* _Yapılacak görev_
Aşağıdaki verinin tamamını kelimesi kelimesine yeniden yazın. Resimleri yanıtınıza almayın.

* _Girdi verileri_
'''
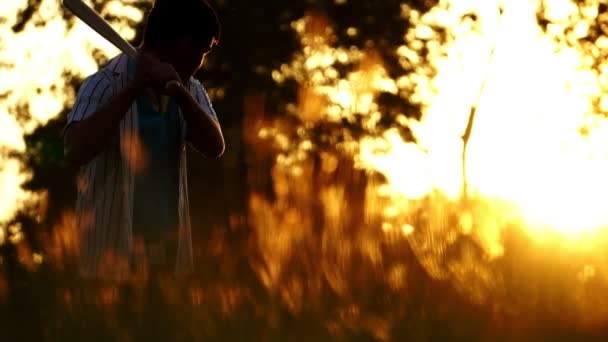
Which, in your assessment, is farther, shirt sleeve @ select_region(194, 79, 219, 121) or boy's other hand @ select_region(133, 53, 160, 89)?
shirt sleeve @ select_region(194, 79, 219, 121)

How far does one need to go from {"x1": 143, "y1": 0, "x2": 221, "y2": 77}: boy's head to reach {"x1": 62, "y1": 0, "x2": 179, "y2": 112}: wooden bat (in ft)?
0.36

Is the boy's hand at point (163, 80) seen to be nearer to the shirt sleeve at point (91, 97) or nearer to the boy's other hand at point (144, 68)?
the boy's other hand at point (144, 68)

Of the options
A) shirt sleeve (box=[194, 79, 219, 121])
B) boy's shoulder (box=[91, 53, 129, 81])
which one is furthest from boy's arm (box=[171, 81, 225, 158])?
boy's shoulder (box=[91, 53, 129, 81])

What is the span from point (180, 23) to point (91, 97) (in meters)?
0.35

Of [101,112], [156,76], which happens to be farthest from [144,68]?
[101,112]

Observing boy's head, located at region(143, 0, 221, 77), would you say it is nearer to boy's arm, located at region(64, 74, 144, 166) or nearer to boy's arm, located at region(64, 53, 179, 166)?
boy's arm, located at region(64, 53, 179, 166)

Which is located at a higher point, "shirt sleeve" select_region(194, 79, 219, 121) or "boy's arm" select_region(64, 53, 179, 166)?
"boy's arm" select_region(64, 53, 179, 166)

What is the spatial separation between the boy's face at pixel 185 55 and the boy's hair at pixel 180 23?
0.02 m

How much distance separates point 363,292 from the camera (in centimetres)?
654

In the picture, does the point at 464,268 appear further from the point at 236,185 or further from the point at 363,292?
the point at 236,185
'''
* _Doğru yanıt_
Which, in your assessment, is farther, shirt sleeve @ select_region(194, 79, 219, 121) or boy's other hand @ select_region(133, 53, 160, 89)?
shirt sleeve @ select_region(194, 79, 219, 121)

How far does one need to go from {"x1": 143, "y1": 0, "x2": 221, "y2": 77}: boy's head to reach {"x1": 62, "y1": 0, "x2": 179, "y2": 112}: wooden bat (in ft)?
0.36

Is the boy's hand at point (163, 80) seen to be nearer to the shirt sleeve at point (91, 97) or nearer to the boy's other hand at point (144, 68)?
the boy's other hand at point (144, 68)

Of the options
A) shirt sleeve (box=[194, 79, 219, 121])
B) boy's shoulder (box=[91, 53, 129, 81])
which one is furthest from boy's arm (box=[171, 81, 225, 158])?
boy's shoulder (box=[91, 53, 129, 81])

What is the span from point (180, 23) to point (91, 97) (in meters)?
0.35

Of [101,112], [156,76], which happens to be farthest from [144,68]?
[101,112]

Observing boy's head, located at region(143, 0, 221, 77), would you say it is nearer to boy's arm, located at region(64, 74, 144, 166) or nearer to boy's arm, located at region(64, 53, 179, 166)?
boy's arm, located at region(64, 53, 179, 166)

Which is located at a higher point, "shirt sleeve" select_region(194, 79, 219, 121) or "boy's arm" select_region(64, 53, 179, 166)?
"boy's arm" select_region(64, 53, 179, 166)

What is the spatial separation between the boy's face at pixel 185 55 and the boy's hair at pixel 180 23?
0.02 m

How much distance separates point 363,292 from the camera (in centimetres)?
654

In the picture, does the point at 464,268 appear further from the point at 236,185 or further from the point at 363,292?
the point at 236,185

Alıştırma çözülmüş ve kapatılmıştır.